While there is relative motion between car and ground, there is not relative motion between wheel and ground. And that's what matters, because that's where the friction is.
Think of walking. Your body moves relative to the ground. But at each step, your foot on the ground is stationary. Your foot pushes on the ground backwards. Static friction holds back forwards to avoid that your foot slides.
On a car's wheel, the same happens, just at each new point that continuously comes in contact with the ground. For that short moment that it is in contact, that point is stationary and there is no sliding. That point pushes backwards, and so a static friction pushes forwards to avoid sliding (to avoid wheel spin).
Also, is friction a reaction force?
You can think of static friction as a reaction force, if you will.
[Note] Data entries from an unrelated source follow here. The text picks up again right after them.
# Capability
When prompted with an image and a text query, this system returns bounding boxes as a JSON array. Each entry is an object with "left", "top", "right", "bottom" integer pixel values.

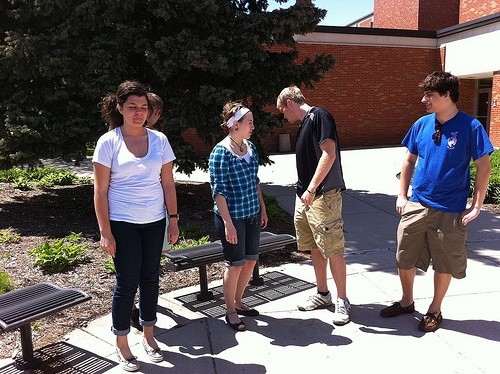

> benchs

[
  {"left": 0, "top": 280, "right": 97, "bottom": 370},
  {"left": 161, "top": 230, "right": 299, "bottom": 302}
]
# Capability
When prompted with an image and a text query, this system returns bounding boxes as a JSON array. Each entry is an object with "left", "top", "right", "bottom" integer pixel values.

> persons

[
  {"left": 276, "top": 87, "right": 351, "bottom": 325},
  {"left": 93, "top": 81, "right": 180, "bottom": 372},
  {"left": 209, "top": 102, "right": 268, "bottom": 330},
  {"left": 380, "top": 70, "right": 495, "bottom": 331}
]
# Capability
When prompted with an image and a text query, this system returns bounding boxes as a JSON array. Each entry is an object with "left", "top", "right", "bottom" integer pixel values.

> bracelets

[{"left": 306, "top": 188, "right": 316, "bottom": 194}]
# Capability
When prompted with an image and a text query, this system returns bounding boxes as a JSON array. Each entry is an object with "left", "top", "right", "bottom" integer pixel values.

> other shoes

[
  {"left": 418, "top": 309, "right": 443, "bottom": 332},
  {"left": 140, "top": 337, "right": 164, "bottom": 363},
  {"left": 116, "top": 347, "right": 139, "bottom": 372},
  {"left": 130, "top": 308, "right": 141, "bottom": 328},
  {"left": 225, "top": 312, "right": 246, "bottom": 331},
  {"left": 235, "top": 303, "right": 259, "bottom": 316},
  {"left": 380, "top": 301, "right": 415, "bottom": 318}
]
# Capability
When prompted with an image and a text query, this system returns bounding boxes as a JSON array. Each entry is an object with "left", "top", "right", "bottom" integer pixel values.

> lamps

[{"left": 493, "top": 99, "right": 497, "bottom": 108}]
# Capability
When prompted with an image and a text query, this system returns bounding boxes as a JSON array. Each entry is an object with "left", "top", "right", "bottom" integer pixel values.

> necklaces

[{"left": 227, "top": 134, "right": 244, "bottom": 152}]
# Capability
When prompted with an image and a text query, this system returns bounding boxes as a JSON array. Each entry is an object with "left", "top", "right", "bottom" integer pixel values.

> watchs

[{"left": 168, "top": 214, "right": 179, "bottom": 220}]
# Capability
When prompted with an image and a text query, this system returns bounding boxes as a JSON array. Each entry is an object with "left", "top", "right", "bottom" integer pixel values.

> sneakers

[
  {"left": 333, "top": 297, "right": 351, "bottom": 325},
  {"left": 297, "top": 291, "right": 332, "bottom": 311}
]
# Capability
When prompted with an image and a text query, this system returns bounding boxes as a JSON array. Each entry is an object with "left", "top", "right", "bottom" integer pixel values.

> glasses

It only exists because your leg - or the car's wheel - applies a force backwards on the ground.
The torque applied to the wheel creates a rearward force on the ground which is opposed by the static friction force acting forward on the wheel by the ground.
A free body diagram of the car shows that the static friction force is the only external force acting forward on the car and is therefore responsible for accelerating the car forward. It allows relative motion between the car and the road due to rolling of the wheel, without relative motion between the surface of the tire and the surface of the road In the form of skidding of the wheel.
And yes, friction is a reaction force.
Hope this helps.
Think about swimming. You can propel yourself forward by pushing against the resistance of the water, but once you stop making the effort the resistance of the water brings you to a stop. So the resistance of the water plays two roles- one is that it gives you something to push against when you want to move, and the other is to bring you to a stop. Friction plays the same two roles in the case of the car. When you want to drive off, friction allows the tyres to grip instead of spin. When you stop accelerating, friction will act to slow you down.
In this case, friction prevents the car tires from slipping on the ground. That way the car's wheels can grip the ground properly and spin pushing the ground backwards and the car forward.
Otherwise the the wheels would slip making it difficult for the car to move as it happens on ice and rainy days.
in this case it seems to allow relative motion between the ground and the car
Assuming the car tires don't slide on the road, friction does no work in retarding the car. It doesn't even accelerate the car. It just improves the traction. It helps the tires to push on the ground.
Frictional force resists relative motion between the engine and the car
Remember, the small depressed area of tire in contact with the road doesn't move so friction doesn't do any work (assuming it doesn't slide over). Friction can oppose relative motion when it does work (like when something slides over something else).
Until and unless the point of contact doesn't slide on the road there is relative motion. When a car moves, the wheels start pure rolling on the road and the point of contact remains stationary w.r.t. the road.
So static friction is the only force acting on the wheel which acts in such a way that it opposes the impending motion of the wheel (which is backward) and accelerates it in the forward direction.